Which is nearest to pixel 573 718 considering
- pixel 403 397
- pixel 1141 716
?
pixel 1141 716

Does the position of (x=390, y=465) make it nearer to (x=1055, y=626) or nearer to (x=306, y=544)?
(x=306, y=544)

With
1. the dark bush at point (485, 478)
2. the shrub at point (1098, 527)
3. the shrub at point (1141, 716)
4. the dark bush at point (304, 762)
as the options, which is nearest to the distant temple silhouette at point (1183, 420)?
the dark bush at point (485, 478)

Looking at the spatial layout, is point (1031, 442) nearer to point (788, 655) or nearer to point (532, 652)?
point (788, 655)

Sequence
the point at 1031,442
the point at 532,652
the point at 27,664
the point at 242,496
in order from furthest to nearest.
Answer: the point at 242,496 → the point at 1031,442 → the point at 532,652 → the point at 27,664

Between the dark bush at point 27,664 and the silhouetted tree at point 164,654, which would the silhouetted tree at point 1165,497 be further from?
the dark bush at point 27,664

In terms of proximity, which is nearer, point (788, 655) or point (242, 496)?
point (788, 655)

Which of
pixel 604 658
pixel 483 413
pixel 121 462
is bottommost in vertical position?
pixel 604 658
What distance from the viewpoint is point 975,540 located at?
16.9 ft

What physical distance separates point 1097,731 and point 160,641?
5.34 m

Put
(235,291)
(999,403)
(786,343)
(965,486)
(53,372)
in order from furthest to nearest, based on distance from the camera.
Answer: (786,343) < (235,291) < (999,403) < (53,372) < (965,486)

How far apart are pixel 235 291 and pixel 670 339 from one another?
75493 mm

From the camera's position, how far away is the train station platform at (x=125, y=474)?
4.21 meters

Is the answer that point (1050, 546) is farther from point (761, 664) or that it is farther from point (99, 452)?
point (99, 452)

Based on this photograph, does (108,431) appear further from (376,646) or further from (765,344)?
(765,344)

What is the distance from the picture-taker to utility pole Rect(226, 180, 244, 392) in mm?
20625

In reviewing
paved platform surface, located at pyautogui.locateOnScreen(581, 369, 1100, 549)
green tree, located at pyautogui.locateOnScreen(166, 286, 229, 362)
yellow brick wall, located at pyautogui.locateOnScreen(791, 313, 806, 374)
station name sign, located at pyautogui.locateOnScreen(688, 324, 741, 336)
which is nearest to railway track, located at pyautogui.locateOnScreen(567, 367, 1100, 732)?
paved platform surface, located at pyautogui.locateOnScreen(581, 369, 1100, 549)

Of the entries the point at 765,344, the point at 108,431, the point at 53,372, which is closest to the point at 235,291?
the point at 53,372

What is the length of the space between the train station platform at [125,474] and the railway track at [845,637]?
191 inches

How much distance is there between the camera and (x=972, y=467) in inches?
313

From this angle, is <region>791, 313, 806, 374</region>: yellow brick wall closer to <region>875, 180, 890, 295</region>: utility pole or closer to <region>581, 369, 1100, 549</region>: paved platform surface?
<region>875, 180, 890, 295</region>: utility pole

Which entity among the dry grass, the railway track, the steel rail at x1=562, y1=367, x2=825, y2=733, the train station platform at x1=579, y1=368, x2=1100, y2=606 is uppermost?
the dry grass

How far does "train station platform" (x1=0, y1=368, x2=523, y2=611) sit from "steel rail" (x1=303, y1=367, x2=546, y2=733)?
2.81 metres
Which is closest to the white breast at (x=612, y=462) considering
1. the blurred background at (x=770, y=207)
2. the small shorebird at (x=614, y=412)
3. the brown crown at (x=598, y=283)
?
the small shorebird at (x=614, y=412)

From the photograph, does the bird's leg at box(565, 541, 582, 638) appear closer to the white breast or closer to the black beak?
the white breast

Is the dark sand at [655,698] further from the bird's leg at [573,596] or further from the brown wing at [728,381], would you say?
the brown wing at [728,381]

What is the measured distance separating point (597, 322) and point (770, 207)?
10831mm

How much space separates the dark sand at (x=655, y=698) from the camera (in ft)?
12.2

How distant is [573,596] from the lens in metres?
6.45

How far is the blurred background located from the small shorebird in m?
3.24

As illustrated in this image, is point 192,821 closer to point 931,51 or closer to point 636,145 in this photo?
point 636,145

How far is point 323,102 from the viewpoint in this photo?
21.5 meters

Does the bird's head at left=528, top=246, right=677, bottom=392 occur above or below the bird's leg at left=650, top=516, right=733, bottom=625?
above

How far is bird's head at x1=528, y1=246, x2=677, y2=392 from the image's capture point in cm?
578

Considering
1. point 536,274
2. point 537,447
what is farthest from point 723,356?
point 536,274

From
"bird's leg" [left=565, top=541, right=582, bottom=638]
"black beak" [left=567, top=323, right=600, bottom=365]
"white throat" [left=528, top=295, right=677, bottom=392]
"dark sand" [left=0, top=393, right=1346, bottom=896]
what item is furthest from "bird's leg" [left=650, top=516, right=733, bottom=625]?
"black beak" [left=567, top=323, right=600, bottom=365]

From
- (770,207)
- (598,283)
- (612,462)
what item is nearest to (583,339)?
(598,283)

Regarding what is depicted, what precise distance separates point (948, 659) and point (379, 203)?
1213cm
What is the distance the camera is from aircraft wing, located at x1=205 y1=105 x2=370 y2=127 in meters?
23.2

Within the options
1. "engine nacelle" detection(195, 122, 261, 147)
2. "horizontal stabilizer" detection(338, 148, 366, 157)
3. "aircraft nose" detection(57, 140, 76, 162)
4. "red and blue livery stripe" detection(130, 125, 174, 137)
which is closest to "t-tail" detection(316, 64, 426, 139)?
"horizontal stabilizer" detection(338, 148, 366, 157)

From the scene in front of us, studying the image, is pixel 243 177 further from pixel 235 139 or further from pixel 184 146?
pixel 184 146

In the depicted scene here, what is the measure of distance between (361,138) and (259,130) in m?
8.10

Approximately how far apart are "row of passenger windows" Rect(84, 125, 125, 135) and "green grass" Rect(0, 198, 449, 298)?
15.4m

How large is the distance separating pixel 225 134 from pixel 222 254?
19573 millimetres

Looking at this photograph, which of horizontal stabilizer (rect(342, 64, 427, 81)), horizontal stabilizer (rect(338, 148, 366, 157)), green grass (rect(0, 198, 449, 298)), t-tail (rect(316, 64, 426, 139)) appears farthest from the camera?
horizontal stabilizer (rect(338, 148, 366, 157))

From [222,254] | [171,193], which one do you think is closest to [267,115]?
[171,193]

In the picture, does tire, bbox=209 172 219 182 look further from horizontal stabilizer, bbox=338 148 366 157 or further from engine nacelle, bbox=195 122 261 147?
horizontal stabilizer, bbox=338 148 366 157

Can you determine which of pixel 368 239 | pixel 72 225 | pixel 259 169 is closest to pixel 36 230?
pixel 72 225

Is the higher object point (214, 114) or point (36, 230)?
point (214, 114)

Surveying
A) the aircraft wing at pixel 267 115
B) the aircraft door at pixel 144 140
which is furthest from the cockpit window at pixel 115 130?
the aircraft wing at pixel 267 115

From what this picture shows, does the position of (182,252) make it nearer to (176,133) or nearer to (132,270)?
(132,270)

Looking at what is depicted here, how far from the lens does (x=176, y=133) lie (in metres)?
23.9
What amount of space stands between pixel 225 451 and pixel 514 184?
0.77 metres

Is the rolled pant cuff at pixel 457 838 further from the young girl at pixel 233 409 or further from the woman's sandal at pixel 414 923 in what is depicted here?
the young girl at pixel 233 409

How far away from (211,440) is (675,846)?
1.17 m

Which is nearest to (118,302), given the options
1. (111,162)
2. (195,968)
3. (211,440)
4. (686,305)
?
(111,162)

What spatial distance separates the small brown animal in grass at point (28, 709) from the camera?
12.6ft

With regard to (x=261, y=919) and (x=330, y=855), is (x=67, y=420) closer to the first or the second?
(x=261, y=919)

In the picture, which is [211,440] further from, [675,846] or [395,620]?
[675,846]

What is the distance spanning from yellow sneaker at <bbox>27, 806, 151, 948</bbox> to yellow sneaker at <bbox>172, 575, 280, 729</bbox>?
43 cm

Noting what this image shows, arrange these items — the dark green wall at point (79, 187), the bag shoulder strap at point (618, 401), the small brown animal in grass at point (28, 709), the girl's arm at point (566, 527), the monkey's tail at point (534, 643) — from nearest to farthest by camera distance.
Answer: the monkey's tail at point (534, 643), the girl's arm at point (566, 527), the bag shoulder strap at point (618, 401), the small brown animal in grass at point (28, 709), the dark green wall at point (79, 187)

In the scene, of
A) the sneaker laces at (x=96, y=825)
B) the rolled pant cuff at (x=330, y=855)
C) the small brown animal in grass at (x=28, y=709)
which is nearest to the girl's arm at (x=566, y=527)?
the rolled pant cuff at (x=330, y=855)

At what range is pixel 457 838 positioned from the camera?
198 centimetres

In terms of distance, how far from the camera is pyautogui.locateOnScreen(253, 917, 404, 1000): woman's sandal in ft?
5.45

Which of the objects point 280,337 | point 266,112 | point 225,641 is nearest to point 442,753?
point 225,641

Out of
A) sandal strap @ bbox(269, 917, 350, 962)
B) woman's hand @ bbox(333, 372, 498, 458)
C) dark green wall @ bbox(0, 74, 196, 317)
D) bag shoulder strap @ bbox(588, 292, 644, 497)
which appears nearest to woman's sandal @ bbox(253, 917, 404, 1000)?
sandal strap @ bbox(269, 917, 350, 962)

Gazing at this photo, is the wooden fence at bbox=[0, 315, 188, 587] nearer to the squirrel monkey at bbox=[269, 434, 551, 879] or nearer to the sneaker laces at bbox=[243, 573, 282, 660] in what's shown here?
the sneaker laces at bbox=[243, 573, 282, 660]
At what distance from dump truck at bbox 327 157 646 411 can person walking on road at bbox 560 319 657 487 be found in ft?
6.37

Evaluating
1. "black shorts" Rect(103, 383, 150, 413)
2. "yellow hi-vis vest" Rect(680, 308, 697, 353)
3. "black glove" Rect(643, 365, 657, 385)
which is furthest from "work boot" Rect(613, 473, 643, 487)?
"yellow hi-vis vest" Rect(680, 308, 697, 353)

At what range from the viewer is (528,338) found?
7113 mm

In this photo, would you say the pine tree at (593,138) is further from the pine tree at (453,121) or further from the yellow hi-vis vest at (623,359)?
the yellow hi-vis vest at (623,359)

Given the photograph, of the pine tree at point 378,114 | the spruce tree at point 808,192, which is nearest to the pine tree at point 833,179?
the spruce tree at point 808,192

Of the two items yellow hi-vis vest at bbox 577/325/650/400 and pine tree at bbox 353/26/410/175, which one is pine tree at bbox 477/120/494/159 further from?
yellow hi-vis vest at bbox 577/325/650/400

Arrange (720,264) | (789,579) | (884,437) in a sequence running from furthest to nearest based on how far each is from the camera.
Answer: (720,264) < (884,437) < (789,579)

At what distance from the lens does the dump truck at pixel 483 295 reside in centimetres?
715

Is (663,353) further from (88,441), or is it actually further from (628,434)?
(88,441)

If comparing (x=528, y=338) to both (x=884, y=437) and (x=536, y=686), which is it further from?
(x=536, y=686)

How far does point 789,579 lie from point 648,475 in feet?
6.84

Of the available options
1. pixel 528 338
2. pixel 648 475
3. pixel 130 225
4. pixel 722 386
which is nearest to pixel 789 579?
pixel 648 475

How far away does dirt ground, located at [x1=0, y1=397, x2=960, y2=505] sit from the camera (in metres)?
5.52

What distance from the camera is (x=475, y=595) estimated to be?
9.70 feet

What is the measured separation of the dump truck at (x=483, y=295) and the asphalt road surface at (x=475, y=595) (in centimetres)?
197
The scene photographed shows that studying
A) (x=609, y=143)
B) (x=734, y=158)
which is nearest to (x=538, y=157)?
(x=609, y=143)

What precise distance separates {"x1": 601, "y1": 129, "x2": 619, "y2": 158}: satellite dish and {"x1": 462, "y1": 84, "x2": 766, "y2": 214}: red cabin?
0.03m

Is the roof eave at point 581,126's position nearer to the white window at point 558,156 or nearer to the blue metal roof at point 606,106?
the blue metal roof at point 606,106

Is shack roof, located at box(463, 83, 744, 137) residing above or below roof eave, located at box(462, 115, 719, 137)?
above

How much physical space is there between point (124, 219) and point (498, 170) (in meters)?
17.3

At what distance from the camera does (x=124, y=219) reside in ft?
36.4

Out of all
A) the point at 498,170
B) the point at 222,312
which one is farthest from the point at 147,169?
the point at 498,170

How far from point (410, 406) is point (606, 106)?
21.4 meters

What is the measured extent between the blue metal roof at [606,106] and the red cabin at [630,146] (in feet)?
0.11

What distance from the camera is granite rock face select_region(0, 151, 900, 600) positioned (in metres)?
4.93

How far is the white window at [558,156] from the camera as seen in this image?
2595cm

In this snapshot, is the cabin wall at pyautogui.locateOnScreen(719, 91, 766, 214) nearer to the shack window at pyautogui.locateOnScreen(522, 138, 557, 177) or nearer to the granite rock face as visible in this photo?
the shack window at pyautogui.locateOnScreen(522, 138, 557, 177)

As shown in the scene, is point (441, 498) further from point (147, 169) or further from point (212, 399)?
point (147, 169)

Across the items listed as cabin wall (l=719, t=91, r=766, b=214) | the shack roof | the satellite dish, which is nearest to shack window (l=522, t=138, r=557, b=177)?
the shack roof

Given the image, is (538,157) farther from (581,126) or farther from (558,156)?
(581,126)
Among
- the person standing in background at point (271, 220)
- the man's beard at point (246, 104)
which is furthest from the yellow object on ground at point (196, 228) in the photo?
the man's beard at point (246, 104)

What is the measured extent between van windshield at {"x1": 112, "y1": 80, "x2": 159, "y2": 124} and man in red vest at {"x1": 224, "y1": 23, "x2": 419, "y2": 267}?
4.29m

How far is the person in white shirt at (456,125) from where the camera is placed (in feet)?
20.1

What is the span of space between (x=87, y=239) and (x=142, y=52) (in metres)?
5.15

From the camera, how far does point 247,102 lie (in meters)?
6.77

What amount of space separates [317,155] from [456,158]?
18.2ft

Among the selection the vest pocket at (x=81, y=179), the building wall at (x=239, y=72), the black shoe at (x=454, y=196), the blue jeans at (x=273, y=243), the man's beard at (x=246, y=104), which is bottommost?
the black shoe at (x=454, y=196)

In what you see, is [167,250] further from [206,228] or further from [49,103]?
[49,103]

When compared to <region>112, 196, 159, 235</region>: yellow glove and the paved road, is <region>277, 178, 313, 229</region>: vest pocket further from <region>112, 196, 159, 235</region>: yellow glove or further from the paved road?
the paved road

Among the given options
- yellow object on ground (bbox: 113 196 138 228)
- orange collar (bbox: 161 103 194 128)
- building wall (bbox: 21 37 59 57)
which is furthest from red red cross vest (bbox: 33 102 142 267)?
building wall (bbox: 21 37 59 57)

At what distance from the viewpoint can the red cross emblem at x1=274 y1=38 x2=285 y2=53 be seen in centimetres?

....

■ Your goal
Retype verbatim the data above, starting with the line containing "When compared to" and continuing through the last line of the data, inclusive.

■ Result of this exercise
When compared to <region>112, 196, 159, 235</region>: yellow glove and the paved road, is <region>277, 178, 313, 229</region>: vest pocket further from <region>112, 196, 159, 235</region>: yellow glove or further from the paved road?
the paved road

Among the given options
- yellow object on ground (bbox: 113 196 138 228)
- orange collar (bbox: 161 103 194 128)
- building wall (bbox: 21 37 59 57)
which is furthest from red red cross vest (bbox: 33 102 142 267)?
building wall (bbox: 21 37 59 57)

At what distance from the viewpoint can the red cross emblem at x1=274 y1=38 x2=285 y2=53 be seen in centimetres?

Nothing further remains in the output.